Years ago, my friend Susan gave us the most delicious parsnip dish to go with a Sunday roast. It's Jane Grigson, she said airily, as good English cooks often do. I went home and consulted JG's Vegetable Book; Susan's creamed parsnip has been a family favourite ever since. And no wonder: parsnips, butter, cream. The parboiled parsnips are turned in butter over a very slow heat, and when they've absorbed the butteriness - in other words cooked down to a mush - you add a little cream, perhaps some nutmeg or a few chopped herbs.
I haven't cooked this for three years, and I still miss it. So yesterday, I thought I'd try a healthy version ... amazingly, I got it right first time: this will be on our table at least once a week this winter.

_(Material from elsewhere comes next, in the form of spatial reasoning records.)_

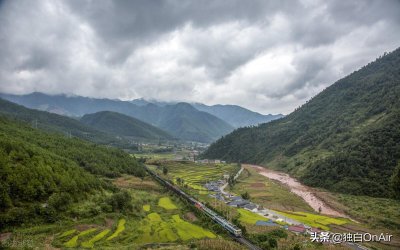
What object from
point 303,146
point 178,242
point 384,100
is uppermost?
point 384,100

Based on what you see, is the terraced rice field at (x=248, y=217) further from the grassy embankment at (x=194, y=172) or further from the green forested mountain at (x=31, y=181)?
the green forested mountain at (x=31, y=181)

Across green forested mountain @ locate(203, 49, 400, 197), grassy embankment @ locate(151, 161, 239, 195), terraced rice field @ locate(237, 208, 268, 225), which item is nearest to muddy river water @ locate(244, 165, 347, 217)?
green forested mountain @ locate(203, 49, 400, 197)

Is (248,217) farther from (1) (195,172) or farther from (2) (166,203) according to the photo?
(1) (195,172)

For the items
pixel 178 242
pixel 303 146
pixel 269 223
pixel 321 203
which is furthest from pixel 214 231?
pixel 303 146

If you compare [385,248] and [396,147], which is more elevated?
[396,147]

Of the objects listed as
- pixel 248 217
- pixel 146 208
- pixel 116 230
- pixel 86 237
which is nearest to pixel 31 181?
pixel 86 237

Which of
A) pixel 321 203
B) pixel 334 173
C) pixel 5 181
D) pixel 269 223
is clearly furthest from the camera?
pixel 334 173

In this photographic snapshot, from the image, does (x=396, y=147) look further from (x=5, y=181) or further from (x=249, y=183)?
(x=5, y=181)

0% fromage frais or Greek yoghurt
Trim the parsnips, and core them if necessary (the core doesn't normally turn woody until much later in the season). Grate them - I did this instantly in the Magimix, but otherwise a Microplane would make short work of it. Put them in a shallow pan and sprinkle on a little olive oil. Mix it in with your hands. Cook to a mush on a very slow heat - my panful of five parsnips took about 45 minutes. Stir in a little fromage frais or yoghurt.
This is a rare dish I'd need to season with salt - because I've always made it with salted butter.